Тают снега
Шрифт:
– Самой-то нету, - пояснил он, - на рынок уехала, поторговать маленько.
– Лошадей бригадир не отказывает?
– деловито осведомился Карасев.
– Пока Бог милостив. Суперечит кой-когда, да я уж на тебя, Аверьян Герасимович, уповаю. Зам, мол, председателя велел.
– Правильно. Ты же знаешь, что я для труженика-колхозника душу не пожалею.
– Как не знать. Твоей милостью и тянемся, а то б завязывай глаза и тикай отсюдова.
– Тут, брат, моей милости нету. Я тоже человек маленький. А вот председатель дни и ночи хлопочет о вас, как бы помочь, чем бы помочь.
– Известно дело...
– А ведь нашлясь сукины дети, живьем готовы слопать его.
– Нашли-ись... Агрономшу новую знаешь?
– Была как-то, видел, - отозвался Разумеев и, уловив в тоне Карасева неприязнь к агроному, ввернул, чтобы угодить гостю: - Плюгавенькая такая с виду, недоносок вроде.
– Во-во, недоносок!
– обрадованно засмеялся Карасев.
– Метко ты ее. Недоносок! Этот недоносок и мутит воду. Под Птахина яму роет, на его место норовит. Что тогда с колхозом будет, а? Понимаешь?
– Голос Карасева упал до злобного шепота.
– После Пленума брожение сделалось. Люди сами не ведают, что творят. Жили, жили, как следует быть, одной семьей, а теперь на Птахина волками смотрят. Темнота! Беспонятливость! Ну, сбросят Птахнна, а дальше... дальше что?
– Не допустим!
– грохнул кулаком по столу хозяин так, что из тарелки лягушатами прыгнули соленые грибы и зашлепались о клеенку.
– Где это Манька запропастилась?
– Собрав вилки, Разумеев заглянул под занавеску.
– Бежит, удовлетворенно молвил он и со скрежетом почесал поясницу.
– Давай, Аверьян Герасимович, подвигайся. Уж извини, чем богаты... самой-то нету.
Карасев некоторое время боролся с самим собой, а потом встал, одернул толстовку.
– Только одну, и только ради тебя. Должен уважить хорошему человеку. У тебя как с покосишком-то?
– Сшибаю кое-где.
– Я с Птахиным потолкую насчет тебя, там, на острове, можно найти еще кусок. Не сто же гектаров тебе требуется.

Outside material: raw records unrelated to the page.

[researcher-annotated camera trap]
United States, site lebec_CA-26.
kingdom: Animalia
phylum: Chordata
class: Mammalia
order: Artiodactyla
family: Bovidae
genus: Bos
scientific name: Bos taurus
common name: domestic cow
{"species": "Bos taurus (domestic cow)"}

– Аверьян Герасимович, да за такое дело! Ведь замучались. Ночами уж, грех сказать, украдкой, клочок по клочку собирали...
– Сделаем! Ты вот что, втолкуй туг насчет Птахина - поддержать человека надо. Сам знаешь, какая перспектива без него.

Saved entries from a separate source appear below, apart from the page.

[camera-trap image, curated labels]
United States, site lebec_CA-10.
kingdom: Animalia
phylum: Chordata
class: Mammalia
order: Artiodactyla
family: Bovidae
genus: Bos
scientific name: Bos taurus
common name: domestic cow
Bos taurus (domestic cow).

– Все исполню, не сумлевайтесь. Только народишко-то наш всякие разные мысли обсказывает. Как пропечатали это постановление, так и началось. Теперь, мол, пойдем в гору и тому подобное.

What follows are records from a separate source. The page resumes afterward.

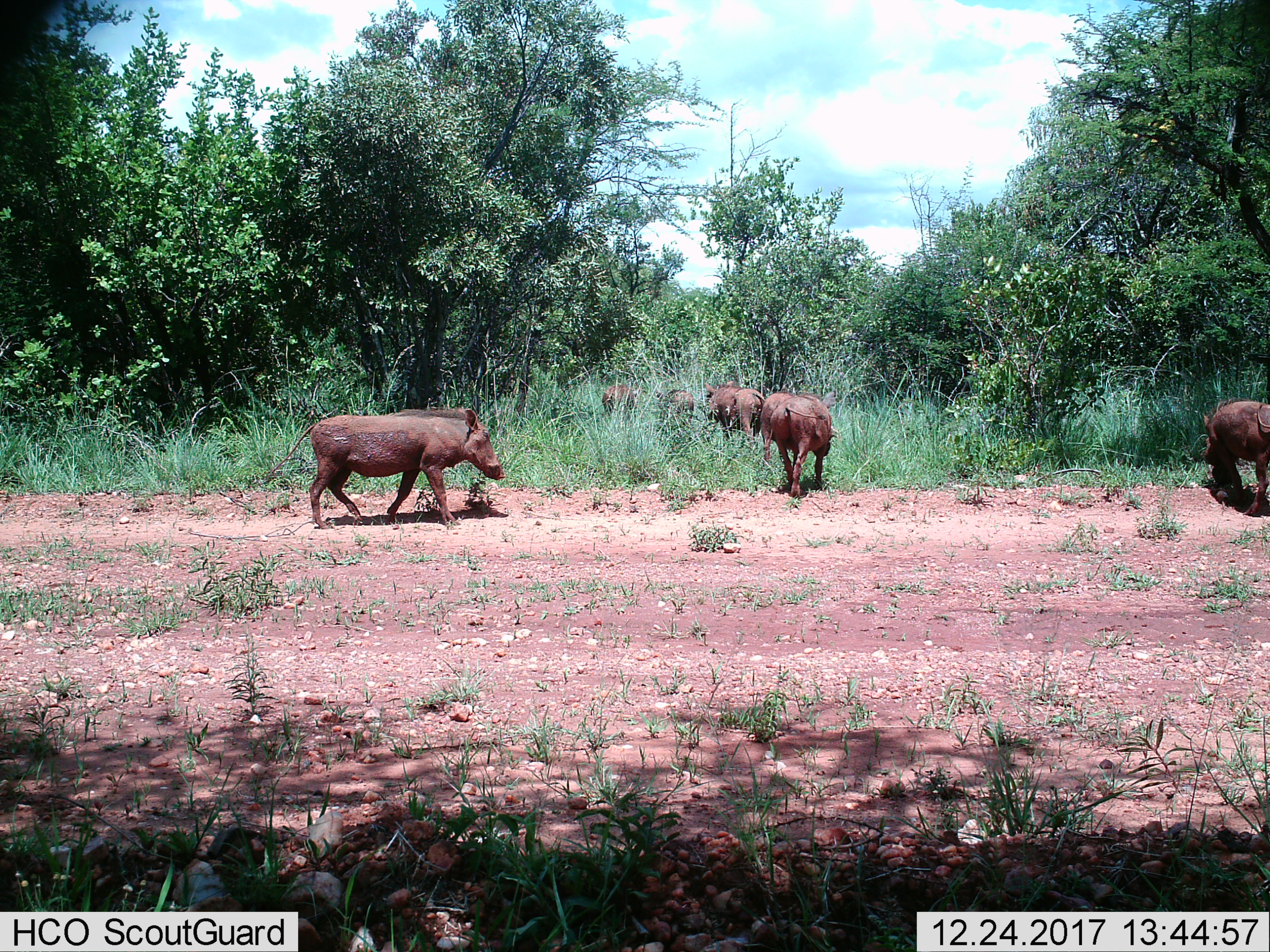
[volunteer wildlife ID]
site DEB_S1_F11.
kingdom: Animalia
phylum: Chordata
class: Mammalia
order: Artiodactyla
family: Suidae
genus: Phacochoerus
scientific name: Phacochoerus africanus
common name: warthog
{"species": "warthog (Phacochoerus africanus)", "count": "6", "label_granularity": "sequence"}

– В гору, - фыркнул Карасев, - в гору! Надо с кем-то в гору идти?
– Он наклонился ближе к хозяину и понизил голос: - Ты на себя надейся, не плошай, понял?
– Как не понять?
– Вот и здешним людям втолкуй.
– Постараюсь все сделать. Ты, Аверьян Герасимович, насчет наших не сумлевайся...
– Поможешь, забыт не будешь! У тебя бригадир-то вроде родня?
– Дальняя. Седьмая вода на киселе...
– Это ничего, пусть хоть девятая. Поближе к нему держись. Ему доверия больше. В такое время надо кучней держаться.
И пока все это говорил Карасев, лицо Разумеева вязалось в тугие узлы, челюсти его затвердели, на висках набрякли жилы, вспыхнули и уже не гасли отсутствующие, недобрые глаза.
– Не береди душу!
– решительно хлопнул он по столу и тут же заторопился, залисил: - Может, переночуешь, Аверьян Герасимович? Я еще за одной пошлю! Эй, Манька! Где ты там? Поди сюда!
Карасев полез за бумажником, намереваясь достать свои деньги, но хозяин выдернул у него бумажник, сердито сунул обратно в карман гостю.
– Не обижай, Герасимович. Ты - гость мой дорогой и не смей кошельком трясти. Деньжонки у меня, брат, имеются, без капиталу не живу оттого, что на Бога больше надеюсь.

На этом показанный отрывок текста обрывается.